Siegfried Hecker, former director of the Los Alamos National Laboratory in the United States, said he was told by Pyongyang officials that they were constructing a small experimental light-water reactor, according to Kyodo News agency. He said the construction of the reactor, which could generate 25 to 30 megawatts of electricity, will take several years to complete, Kyodo reported.

Hecker was invited by the North and stayed from Tuesday to Saturday.

Analysts say the claim would suggest an increasing sophistication in the North’s nuclear technology because in the past it was not thought capable of building a light water reactor.

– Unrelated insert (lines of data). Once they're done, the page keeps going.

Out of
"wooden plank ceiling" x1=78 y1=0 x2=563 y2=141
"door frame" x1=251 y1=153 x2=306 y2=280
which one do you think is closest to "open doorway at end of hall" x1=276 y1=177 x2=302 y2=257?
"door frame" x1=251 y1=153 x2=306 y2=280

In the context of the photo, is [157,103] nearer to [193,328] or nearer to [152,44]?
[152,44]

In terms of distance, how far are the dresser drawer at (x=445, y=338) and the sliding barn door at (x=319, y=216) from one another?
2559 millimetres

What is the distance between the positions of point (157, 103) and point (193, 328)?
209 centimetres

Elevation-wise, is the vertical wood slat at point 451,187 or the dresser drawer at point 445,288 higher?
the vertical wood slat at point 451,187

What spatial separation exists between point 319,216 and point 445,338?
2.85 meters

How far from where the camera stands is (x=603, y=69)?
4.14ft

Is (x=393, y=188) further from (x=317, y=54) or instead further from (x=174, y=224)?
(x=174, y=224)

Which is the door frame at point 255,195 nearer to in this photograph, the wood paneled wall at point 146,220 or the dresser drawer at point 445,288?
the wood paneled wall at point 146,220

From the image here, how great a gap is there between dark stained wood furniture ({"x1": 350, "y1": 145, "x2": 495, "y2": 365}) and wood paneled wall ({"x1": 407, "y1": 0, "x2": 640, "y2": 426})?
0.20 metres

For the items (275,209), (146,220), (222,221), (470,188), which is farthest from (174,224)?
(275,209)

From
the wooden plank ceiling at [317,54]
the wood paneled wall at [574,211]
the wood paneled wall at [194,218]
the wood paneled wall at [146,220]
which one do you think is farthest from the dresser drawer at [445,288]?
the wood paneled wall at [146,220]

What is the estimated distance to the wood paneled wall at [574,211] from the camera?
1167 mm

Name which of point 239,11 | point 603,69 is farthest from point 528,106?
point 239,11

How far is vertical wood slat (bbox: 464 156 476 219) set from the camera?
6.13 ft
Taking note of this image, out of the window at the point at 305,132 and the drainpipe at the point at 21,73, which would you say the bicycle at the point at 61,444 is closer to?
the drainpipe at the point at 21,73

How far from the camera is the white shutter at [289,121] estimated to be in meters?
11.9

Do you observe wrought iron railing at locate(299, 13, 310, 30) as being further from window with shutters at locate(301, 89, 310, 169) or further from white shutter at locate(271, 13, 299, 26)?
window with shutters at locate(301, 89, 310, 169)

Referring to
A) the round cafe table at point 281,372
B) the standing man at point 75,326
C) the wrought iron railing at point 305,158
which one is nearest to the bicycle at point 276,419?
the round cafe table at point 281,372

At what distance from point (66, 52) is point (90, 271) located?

The report follows suspicious construction activity at the Yongbyon nuclear site, as noted by the former U.S. nuclear envoy Charles “Jack” Pritchard. Pritchard said upon returning from a visit to the North from Nov. 2-6 that he saw a new structure being erected in Yongbyon.

The Institute for Science and International Security, a Washington-based think tank, said on its Web site in late September that the North appeared to be constructing two small buildings next to the Yongbyon nuclear reactor. It failed, however, to confirm what the buildings are for. Yongbyon, the North’s main reactor, is located about 60 miles north of Pyongyang.

“The North has been observed to be digging a site for something, but what it’s for remains unknown,” an unidentified intelligence official was quoted as saying by Yonhap News Agency. “We need to investigate further.”

Some analysts, however, say the claim made to Hecker must have some significance considering the role he has played in the past.

When visiting the North in January 2004, Hecker was shown a sample of plutonium extracted from spent nuclear fuel at the Yongbyon facility, signalling that a nuclear test by the North was likely. (Plutonium is material used to make an atom bomb. The North is suspected to have produced plutonium at Yongbyon.)

The North conducted its first nuclear test in October 2006.

Because a light-water reactor mainly uses uranium for its fuel, this would be an expansion of the North’s plutonium-based nuclear program.

Light-water reactors normally use low-enriched uranium, which is of no use to North Korea’s weapons program. Light-water reactors, therefore, are used for energy, which is why the international community promised to build two light-water reactors in return for Pyongyang’s freezing of its nuclear programs in the 1994 Agreed Framework.

The technology to convert low-enriched uranium to highly enriched uranium, which can be used to make a nuclear bomb, is only known by a small number of countries. The North is not known to be among them.

Kim Yong-hyeon, a professor of North Korean studies at Dongguk University, said in an interview with YTN that the North Korean claim is a message to the U.S. that Pyongyang will keep working on its nuclear program unless Washington resumes the six-party denuclearization talks.

President Lee Myung-bak said in an interview with Asahi Shimbun over the weekend that talks can proceed when the North shows it’s serious about giving up its nuclear program.